3 questions à Samira Mellas, Docteur en géosciences marines et gestion des risques « Le Maroc ne dispose pas de stratégie spécifique de prévention »
Enseignante-chercheuse à l'Institut Supérieur d'Etudes Maritimes et auteure d'un article scientifique sur les risques de tsunami au Maroc, Samira Mellas répond à nos questions.
- Existe-t-il une stratégie et un système de veille dédiée au tsunami au Maroc ? - Le Maroc, malheureusement, ne dispose pas encore de stratégie « spécifique » de prévention et de gestion du risque tsunami, ni d'un système d'alerte au tsunami « opérationnel ». Cependant, notre pays a déployé ces dernières années de grands efforts en vue de mettre en place un dispositif de surveillance et d'alerte aux tsunamis, pour réduire le risque et protéger ses côtes.
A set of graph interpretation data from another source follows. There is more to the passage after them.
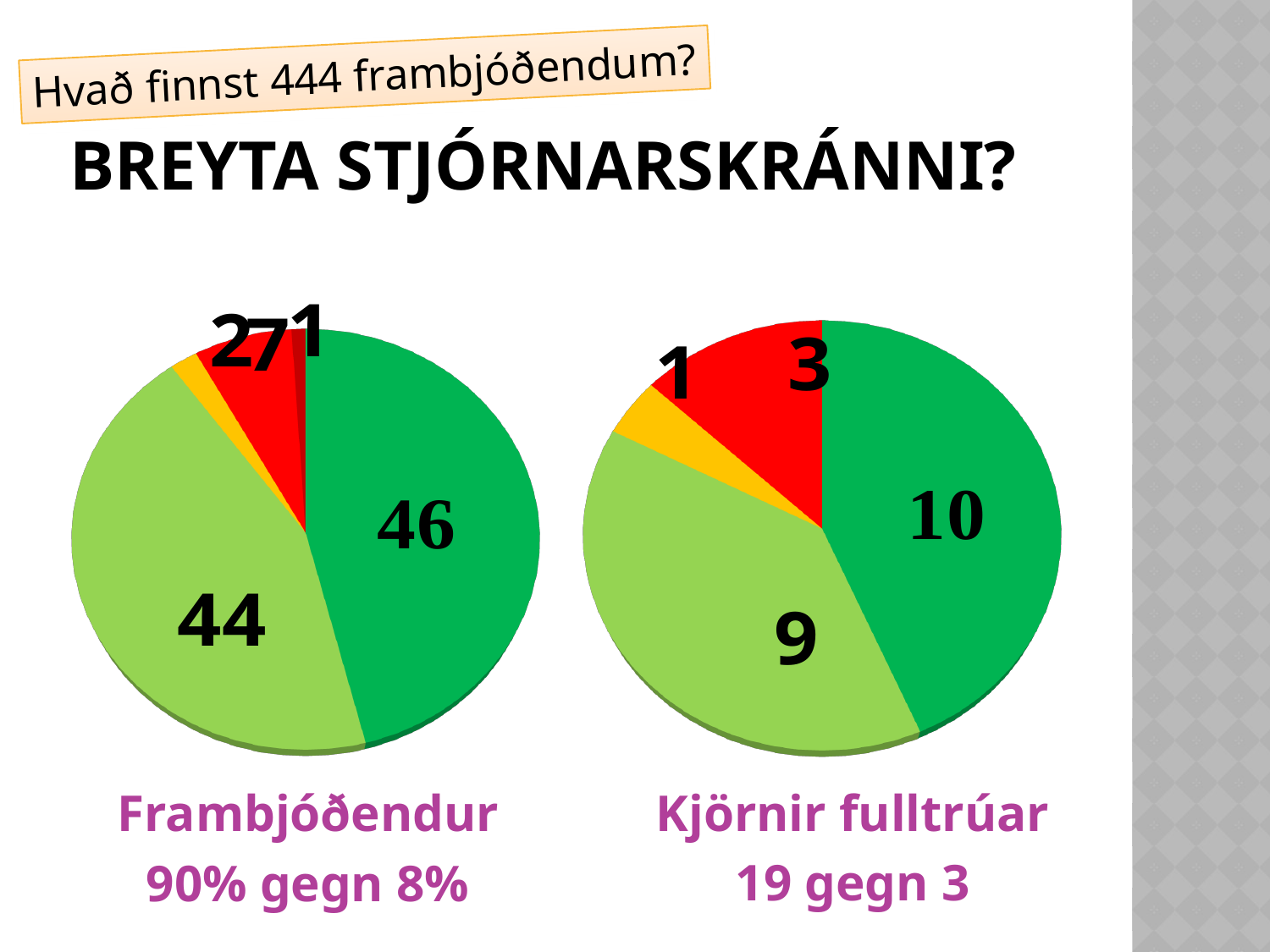
In the right pie chart (Kjörnir fulltrúar), what is the difference between the dark green slice and the light green slice? 1 In the right pie chart (Kjörnir fulltrúar), what value is shown on the dark green slice? 10 In the left pie chart (Frambjóðendur), what value is shown on the dark green slice? 46 In the right pie chart (Kjörnir fulltrúar), what value is shown on the red slice? 3 In the left pie chart (Frambjóðendur), what value is shown on the light green slice? 44 What kind of charts are shown on the slide? Pie charts In the left pie chart (Frambjóðendur), which slice is the largest? The dark green slice (46) In the right pie chart (Kjörnir fulltrúar), which slice is the smallest? The yellow slice (1) In the right pie chart (Kjörnir fulltrúar), what value is shown on the light green slice? 9 How many slices does the right pie chart (Kjörnir fulltrúar) have? 4 In the right pie chart (Kjörnir fulltrúar), what value is shown on the yellow slice? 1 In the left pie chart (Frambjóðendur), which is larger, the dark green slice or the light green slice? The dark green slice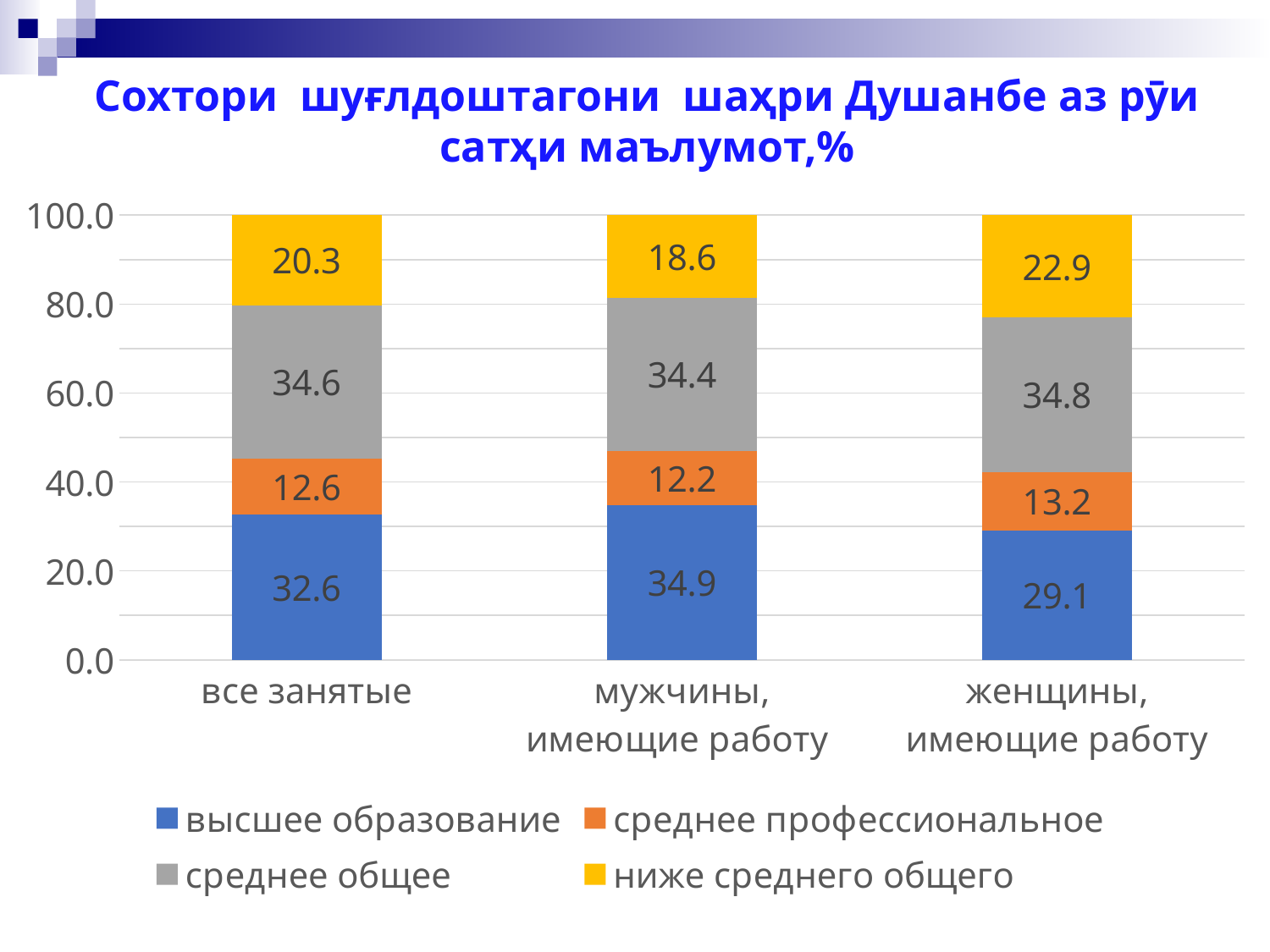
Which category has the lowest value for ниже среднего общего? мужчины, имеющие работу What is the value for высшее образование in the все занятые bar? 32.6 How many series does the legend list? 4 What is the difference between the высшее образование values for мужчины, имеющие работу and женщины, имеющие работу? 5.8 What is the value for ниже среднего общего in the женщины, имеющие работу bar? 22.9 Which has the larger среднее профессиональное value: женщины, имеющие работу or все занятые? женщины, имеющие работу What is the difference between the ниже среднего общего values for женщины, имеющие работу and все занятые? 2.6 What is the value for среднее профессиональное in the мужчины, имеющие работу bar? 12.2 How many categories are shown on the x axis? 3 Which category has the highest value for высшее образование? мужчины, имеющие работу What colour represents среднее общее in the legend? grey What kind of chart is shown on the slide? stacked bar chart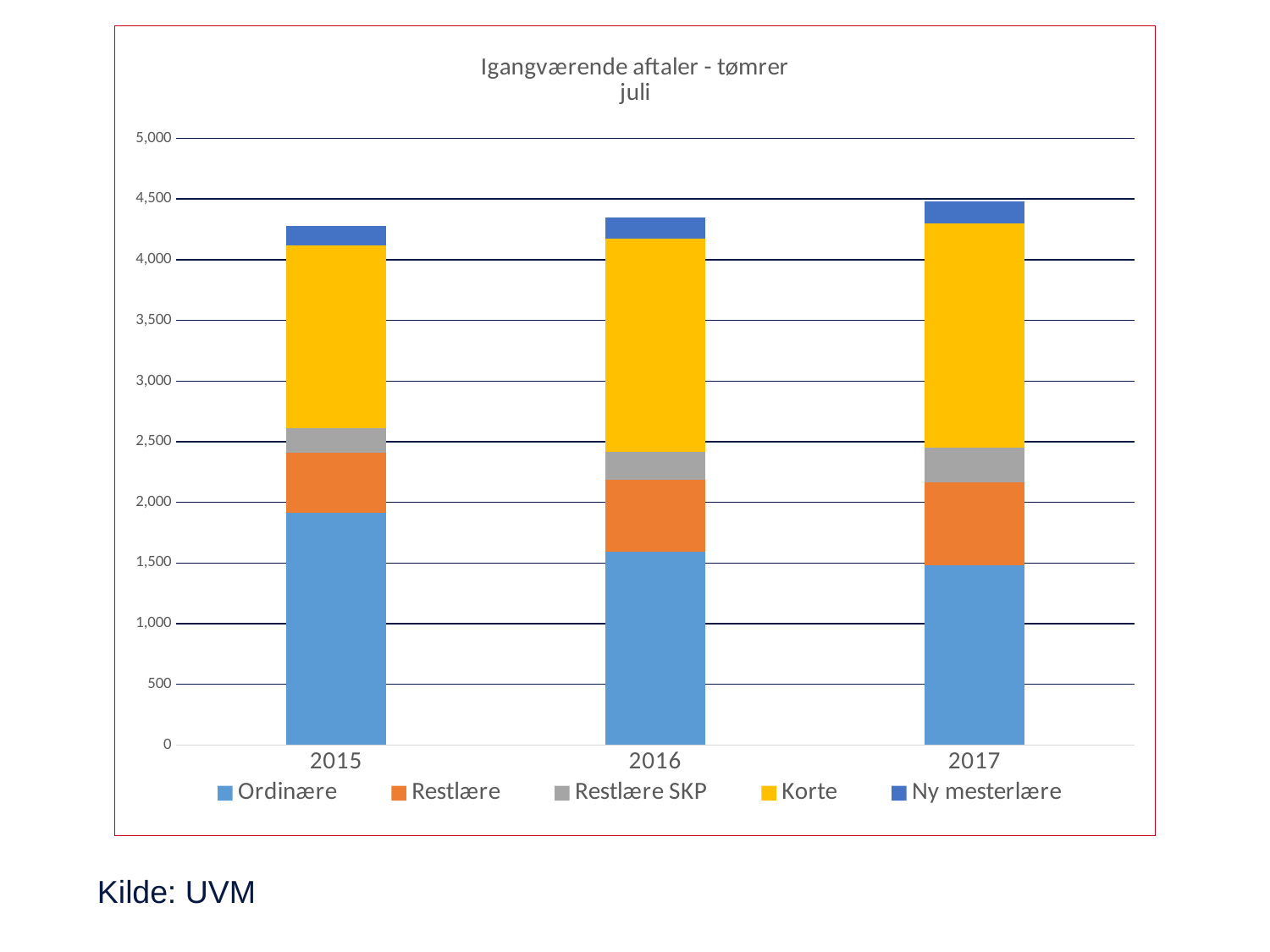
How many series does the chart's legend list? 5 Is the Ordinære segment larger in 2015 or in 2017? 2015 What is the title of the chart? Igangværende aftaler - tømrer juli Which year has the tallest total stacked bar? 2017 Which series is shown in yellow in the chart? Korte Which year has the shortest total stacked bar? 2015 Is the Ordinære value for 2015 greater or less than 1,500? greater What kind of chart is shown on the slide? Stacked bar chart Is the Ordinære value for 2017 greater or less than 2,000? less Does the Ordinære segment rise or fall from 2015 to 2017? fall How many years are shown on the x axis of the chart? 3 Is the total stacked bar for 2015 greater or less than 4,000? greater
En effet, ce système est en cours de développement et est piloté par l'Institut National de Géophysique (ING), l'organe qui dispose de l'infrastructure pour la détection des séismes et développe continuellement son réseau de marégraphes télémétrés pour détecter les vagues de tsunami. Ainsi, dans le cadre de la nouvelle Stratégie Nationale de Gestion des Risques 2021-2031, parmi les projets jugés prioritaires dans le cadre de son plan d'action prioritaire 2021-2023, on trouve le projet relatif aux ''Etudes et scénarios du risque de tsunami pour les territoires prioritaires'' qui se décompose en deux actions. La première consiste en ''L'élaboration de la cartographie du risque de tsunami'', et la deuxième correspond à ''L'étude pour la mise en place d'un système d'alerte Tsunami''. - Quelles sont les institutions chargées de piloter ce projet ? - Les responsables de ce projet sont le ministère de l'Intérieur, le Centre Royal de Télédétection Spatiale (CRTS), la Direction Générale de la Météorologie (DGM) et le Centre National pour la Recherche Scientifique et Technique (CNRST), et il sera mis en oeuvre en étroite coopération avec plusieurs partenaires dont le ministère de l'Equipement et du Transport, la Marine Royale, les collectivités territoriales, le Fonds de Solidarité contre les Evénements Catastrophiques (FSEC), le Centre National de Coordination du Sauvetage Maritime (CNCSM), l'Institut National des Sciences de l'Archéologie et du Patrimoine (INSAP) ainsi que des experts nationaux et internationaux. - Le Maroc est-il impliqué dans un dispositif régional d'alerte ? - À l'échelle régionale, le Maroc participe activement au système d'alerte aux tsunamis pour l'Atlantique Nord-Est et la Méditerranée (NEAMTWS : North-eastern Atlantic, the Mediterranean and Connected Sea Tsunami Warning System) et aux exercices de simulation de tsunami, coordonnés par le Groupe de coordination intergouvernemental UNESCO/COI pour le NEAMTWS, dont le dernier ''NEAMWAVE 21'' a été organisé en mars 2021. Recueillis par O. A.